Dans un style offensif, Miguel Kashal a dénoncé des sociétés opérant en RDC tout en étant basées à l’étranger, sans réelle contribution à l’économie nationale.
« Ceux qui veulent faire de l’argent au Congo doivent venir s’installer au Congo, créer des emplois et développer l’économie congolaise », a-t-il martelé.
La guerre contre les sociétés “fantômes”
Pour le DG de l’ARSP, plusieurs entreprises profitent des marchés de sous-traitance sans respecter la loi congolaise, notamment la disposition exigeant une participation majoritaire congolaise de 51 %.
Au Kongo Central, l’ARSP affirme avoir radié plusieurs sociétés considérées comme inéligibles après des opérations de contrôle menées notamment au port de Matadi et dans les cimenteries.

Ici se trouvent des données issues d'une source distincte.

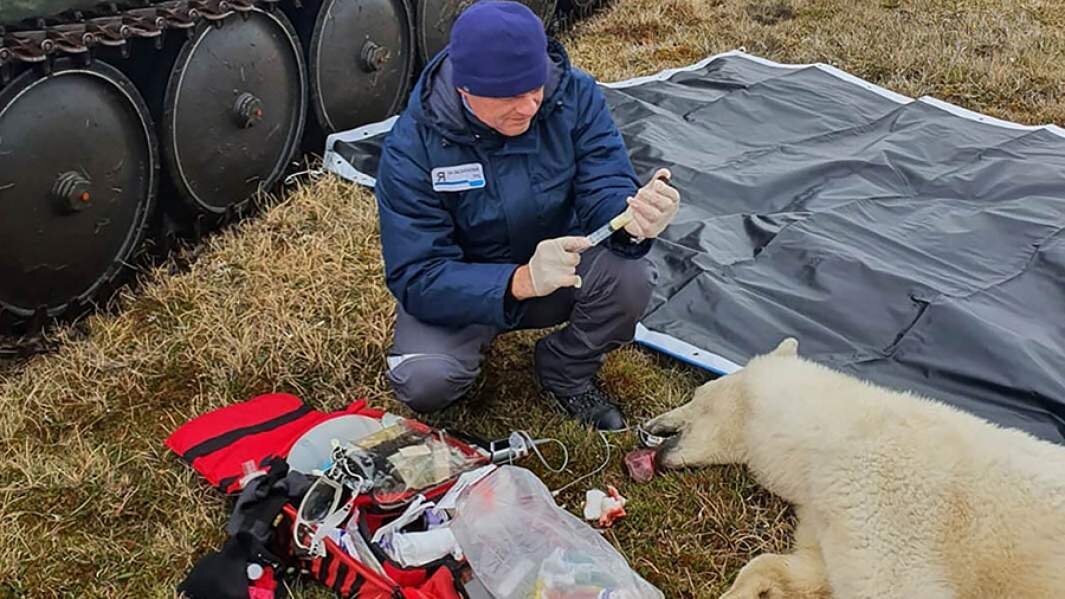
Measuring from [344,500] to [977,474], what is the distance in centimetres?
174

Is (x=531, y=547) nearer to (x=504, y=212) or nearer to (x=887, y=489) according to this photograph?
(x=887, y=489)

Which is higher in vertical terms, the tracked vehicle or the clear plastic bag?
the tracked vehicle

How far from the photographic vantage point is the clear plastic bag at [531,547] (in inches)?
108

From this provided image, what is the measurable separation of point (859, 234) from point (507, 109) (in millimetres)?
2264

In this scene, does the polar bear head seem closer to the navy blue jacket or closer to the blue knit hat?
the navy blue jacket

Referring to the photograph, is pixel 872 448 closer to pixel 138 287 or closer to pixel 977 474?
pixel 977 474

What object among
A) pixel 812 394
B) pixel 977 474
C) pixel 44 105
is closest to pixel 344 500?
pixel 812 394

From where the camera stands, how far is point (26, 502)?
3.32m

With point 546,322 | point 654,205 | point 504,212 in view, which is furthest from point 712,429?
point 504,212

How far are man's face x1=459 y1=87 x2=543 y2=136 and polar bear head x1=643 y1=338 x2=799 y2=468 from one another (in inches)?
43.3

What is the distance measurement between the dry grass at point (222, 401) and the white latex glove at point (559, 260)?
0.77 m

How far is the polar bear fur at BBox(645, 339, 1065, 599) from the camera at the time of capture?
106 inches

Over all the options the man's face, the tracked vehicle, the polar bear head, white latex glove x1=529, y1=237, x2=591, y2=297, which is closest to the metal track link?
the tracked vehicle

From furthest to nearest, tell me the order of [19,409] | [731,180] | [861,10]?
1. [861,10]
2. [731,180]
3. [19,409]
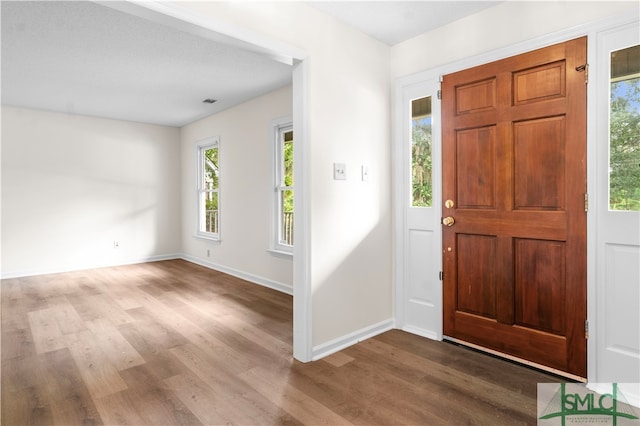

Une décision qui, selon Miguel Kashal, vise à mettre fin à un système où l’argent généré en RDC bénéficie davantage aux économies étrangères qu’aux Congolais eux-mêmes.
Priorité aux entreprises éligibles !
Le patron de l’ARSP insiste : la sous-traitance ne doit plus être un simple couloir d’enrichissement extérieur, mais un moteur de création d’emplois et de développement local.
Grâce aux contrôles engagés dans plusieurs provinces, l’établissement public veut favoriser les PME congolaises respectant les critères d’éligibilité et encourager des partenariats équilibrés entre investisseurs étrangers et entrepreneurs nationaux.
Dans cette dynamique, l’ARSP revendique déjà une forte progression du chiffre d’affaires de la sous-traitance, passé de 300 millions USD en 2022 à plus de 2 milliards USD en 2023.
Pour Miguel Kashal, cette politique doit permettre de consolider une véritable classe moyenne congolaise et soutenir la vision du Président Félix Tshisekedi axée sur la création massive d’emplois.